• [What to produce]:
Up to and including the line with "common name: grant's gazelle", restate the records below word for word, beginning with their first line.

• [Stored data]:
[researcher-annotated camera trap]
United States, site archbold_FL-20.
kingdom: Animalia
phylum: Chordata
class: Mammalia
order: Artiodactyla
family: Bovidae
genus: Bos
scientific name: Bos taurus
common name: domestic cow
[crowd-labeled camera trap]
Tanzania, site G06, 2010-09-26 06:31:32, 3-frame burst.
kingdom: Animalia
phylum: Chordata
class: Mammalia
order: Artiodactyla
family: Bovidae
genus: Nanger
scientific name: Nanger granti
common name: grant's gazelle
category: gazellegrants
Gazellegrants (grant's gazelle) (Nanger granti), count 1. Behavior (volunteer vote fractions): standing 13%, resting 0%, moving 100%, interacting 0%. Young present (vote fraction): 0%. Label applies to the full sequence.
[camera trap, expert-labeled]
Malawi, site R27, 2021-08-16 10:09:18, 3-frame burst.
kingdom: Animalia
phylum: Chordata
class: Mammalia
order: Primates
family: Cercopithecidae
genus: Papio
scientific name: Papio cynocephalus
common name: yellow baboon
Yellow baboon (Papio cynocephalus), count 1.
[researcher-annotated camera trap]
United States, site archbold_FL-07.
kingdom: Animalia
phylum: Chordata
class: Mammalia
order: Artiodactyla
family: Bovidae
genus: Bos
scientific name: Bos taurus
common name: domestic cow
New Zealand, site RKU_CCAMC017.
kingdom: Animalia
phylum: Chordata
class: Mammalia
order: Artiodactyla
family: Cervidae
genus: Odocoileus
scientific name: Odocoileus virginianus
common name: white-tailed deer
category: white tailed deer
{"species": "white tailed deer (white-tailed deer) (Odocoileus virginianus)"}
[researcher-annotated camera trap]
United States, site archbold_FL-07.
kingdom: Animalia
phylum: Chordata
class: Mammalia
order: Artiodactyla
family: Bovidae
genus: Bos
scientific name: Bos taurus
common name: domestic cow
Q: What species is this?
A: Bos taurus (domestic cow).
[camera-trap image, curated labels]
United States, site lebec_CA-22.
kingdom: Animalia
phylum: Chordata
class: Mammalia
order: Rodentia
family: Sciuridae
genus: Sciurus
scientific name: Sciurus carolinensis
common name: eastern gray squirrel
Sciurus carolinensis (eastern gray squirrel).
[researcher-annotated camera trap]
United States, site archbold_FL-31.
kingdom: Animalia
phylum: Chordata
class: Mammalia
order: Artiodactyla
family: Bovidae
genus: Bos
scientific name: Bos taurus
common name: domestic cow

• [Task output]:
[researcher-annotated camera trap]
United States, site archbold_FL-20.
kingdom: Animalia
phylum: Chordata
class: Mammalia
order: Artiodactyla
family: Bovidae
genus: Bos
scientific name: Bos taurus
common name: domestic cow
[crowd-labeled camera trap]
Tanzania, site G06, 2010-09-26 06:31:32, 3-frame burst.
kingdom: Animalia
phylum: Chordata
class: Mammalia
order: Artiodactyla
family: Bovidae
genus: Nanger
scientific name: Nanger granti
common name: grant's gazelle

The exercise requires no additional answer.